Щека Свинтона стала белой как перчатка, которой его ударили; но это было скорее проявлением трусости, чем гнева.

— Ай, действительно! Так вы были здесь и все слышали, Майнард! Хорошо, хорошо, я уверен… вы говорите, что это неправда. И вы назвали меня негодяем! И ударили меня своей перчаткой!

— Я повторю эти слова и снова ударю вас. Я плюну вам в лицо, если вы не возьмете свои слова обратно!

— Взять свои слова обратно!

— Так! Довольно разговоров! Я даю вам время, чтобы вы взяли свои слова обратно. Моя комната номер 209, на четвертом этаже. Я надеюсь, что вы найдете друга, которому не составит труда подняться ко мне. Вот моя визитка, сэр!

Свинтон взял визитную карточку пальцами, которые сильно дрожали во время этого. В то же время соперник, презрительно взглянув на него и его дружков, подошел к противоположной стойке бара, хладнокровно допил свой стакан и без единого слова поднялся по лестнице наружу.

— Ты встретишься с ним, не так ли? — спросил старший из компаньонов Свинтона.

Это был не очень корректный вопрос, но, судя по всему, человек, его задавший, считал излишним проявлять какую бы то ни было деликатность.

— Конечно, конечно, — ответил ему Гвардеец Ее Величества Конной Гвардии, не обращая внимание на бестактность. — Проклятый осел на мою голову, тоже мне! — продолжил он, размышляя. — Я здесь чужой, нет у меня друзей…

— О, об этом, — прервал его Лукас, хозяин собаки-ньюфаундленда, — не беспокойся. Я буду счастлив быть твоей второй рукой.

Человек, с такой готовностью предложивший свои услуги, был самым что ни на есть отъявленным трусом, которого только можно найти в этой фешенебельной гостинице, где и происходила беседа, — разве что сам Свинтон мог с ним сравниться. Лукас и сам был заинтересован в дуэли с капитаном Майнардом. Но безопаснее было оставаться на вторых ролях, и Луи Лукас понимал это как никто другой.
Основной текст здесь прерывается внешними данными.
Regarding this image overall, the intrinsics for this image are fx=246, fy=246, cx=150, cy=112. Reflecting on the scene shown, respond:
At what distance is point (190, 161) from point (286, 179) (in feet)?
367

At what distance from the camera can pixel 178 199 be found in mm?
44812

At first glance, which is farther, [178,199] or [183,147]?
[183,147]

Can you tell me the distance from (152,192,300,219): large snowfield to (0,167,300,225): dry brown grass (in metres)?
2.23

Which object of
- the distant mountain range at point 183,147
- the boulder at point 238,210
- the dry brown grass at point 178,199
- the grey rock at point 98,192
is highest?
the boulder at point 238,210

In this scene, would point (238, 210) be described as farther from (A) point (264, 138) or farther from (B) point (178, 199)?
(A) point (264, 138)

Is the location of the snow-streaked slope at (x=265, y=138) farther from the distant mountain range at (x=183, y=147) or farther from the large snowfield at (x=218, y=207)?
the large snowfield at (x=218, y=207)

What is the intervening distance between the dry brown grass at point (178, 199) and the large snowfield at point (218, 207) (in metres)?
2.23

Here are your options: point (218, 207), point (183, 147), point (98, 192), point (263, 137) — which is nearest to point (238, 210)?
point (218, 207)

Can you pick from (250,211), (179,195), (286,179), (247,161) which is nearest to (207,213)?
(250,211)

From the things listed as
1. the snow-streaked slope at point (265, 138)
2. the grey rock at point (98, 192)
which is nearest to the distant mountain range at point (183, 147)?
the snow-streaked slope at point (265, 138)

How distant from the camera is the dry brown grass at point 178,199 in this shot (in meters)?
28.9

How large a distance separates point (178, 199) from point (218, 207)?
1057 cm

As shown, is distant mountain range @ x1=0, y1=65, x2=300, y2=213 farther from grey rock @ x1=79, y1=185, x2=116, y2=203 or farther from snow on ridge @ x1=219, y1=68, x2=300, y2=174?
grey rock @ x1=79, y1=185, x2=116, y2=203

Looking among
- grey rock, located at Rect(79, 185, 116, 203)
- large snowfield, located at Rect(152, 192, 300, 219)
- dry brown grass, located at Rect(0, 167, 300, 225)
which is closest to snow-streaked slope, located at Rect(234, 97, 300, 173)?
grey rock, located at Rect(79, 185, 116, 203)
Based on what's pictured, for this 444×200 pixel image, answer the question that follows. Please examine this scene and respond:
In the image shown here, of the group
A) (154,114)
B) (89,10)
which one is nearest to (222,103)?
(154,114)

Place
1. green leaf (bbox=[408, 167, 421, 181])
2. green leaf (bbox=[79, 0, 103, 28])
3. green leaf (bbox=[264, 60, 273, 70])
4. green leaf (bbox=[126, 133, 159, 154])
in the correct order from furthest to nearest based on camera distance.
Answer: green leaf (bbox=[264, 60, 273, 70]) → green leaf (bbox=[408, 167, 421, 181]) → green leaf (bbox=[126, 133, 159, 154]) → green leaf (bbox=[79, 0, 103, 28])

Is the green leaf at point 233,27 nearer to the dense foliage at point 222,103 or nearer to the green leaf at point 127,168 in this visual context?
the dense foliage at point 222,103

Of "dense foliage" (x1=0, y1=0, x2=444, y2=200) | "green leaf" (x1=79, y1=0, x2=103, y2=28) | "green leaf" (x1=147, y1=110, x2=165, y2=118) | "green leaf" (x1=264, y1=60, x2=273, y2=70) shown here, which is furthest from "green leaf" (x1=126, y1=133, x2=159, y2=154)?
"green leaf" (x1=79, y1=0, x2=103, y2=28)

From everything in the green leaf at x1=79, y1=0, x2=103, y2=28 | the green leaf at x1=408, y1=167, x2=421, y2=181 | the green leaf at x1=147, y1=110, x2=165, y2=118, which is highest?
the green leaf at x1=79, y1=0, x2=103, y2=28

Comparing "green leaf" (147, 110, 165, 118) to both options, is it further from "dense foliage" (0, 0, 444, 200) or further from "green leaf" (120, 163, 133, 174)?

Не в первый раз брал он на себя подобную роль. Уже дважды в прошлом поступал он таким образом, блефуя и создавая много шума вокруг себя, — такое по ошибке принимают за храбрость. В действительности он был трусом; и хотя неприятные воспоминания от столкновения с Майнардом мучили его, он позволил себе оставить эту обиду без ответа. И вот, ссора его соперника со Свинтоном подоспела вовремя и была ему на руку.

— Я или мой друг всегда к твоим услугам!

— С удовольствием, — согласился его напарник.

— Благодарю вас, господа, благодарю обоих! Это очень любезно с вашей стороны! Но, — продолжил Свинтон, колеблясь, — я должен, к сожалению, отказаться от помощи любого из вас в моем неприятном деле. У меня есть некоторые старые друзья в Канаде, служившие со мной в полку. Я телеграфирую им. И этот господин должен будет подождать. А теперь к черту все это! Давайте забудем это и пропустим еще по стаканчику.

Все это было сказано довольно хладнокровно, так, что даже все выпитое уже не могло оправдать отговорку. Да, это была, в действительности, лишь отговорка, чтобы выиграть время и избежать дуэли с Майнардом.

Был некоторый шанс на это, если б не было свидетелей, но если слух об этом дойдет до чьих-либо ушей, то не останется ничего другого, кроме вызова на дуэль.

Такие мысли мелькали в голове мистера Свинтона, пока готовили и подавали новые горячительные напитки для всей компании.

Еще один стакан с напитком коснулся его белых сухих губ, и, после того как продолжилась беседа ни о чем между ним и его знакомыми, мистер Свинтон на время забыл о своих ужасных беспокойных мыслях.

Это забвение продолжалось, поскольку он выпил больше чем предполагал, и выпитое успокоило его. Однако часом позже, когда он поднялся наверх, даже алкогольный туман в голове не мог стереть четкое и ясное воспоминание о его столкновении с «проклятым ирландцем»!

И вот, в его собственной квартире атмосфера дворянского происхождения внезапно улетучилась. Так же, как и некое подобие речи. Его разговоры напоминали теперь разговоры простого пьяницы. Они были адресованы камердинеру, все еще способному выслушивать их.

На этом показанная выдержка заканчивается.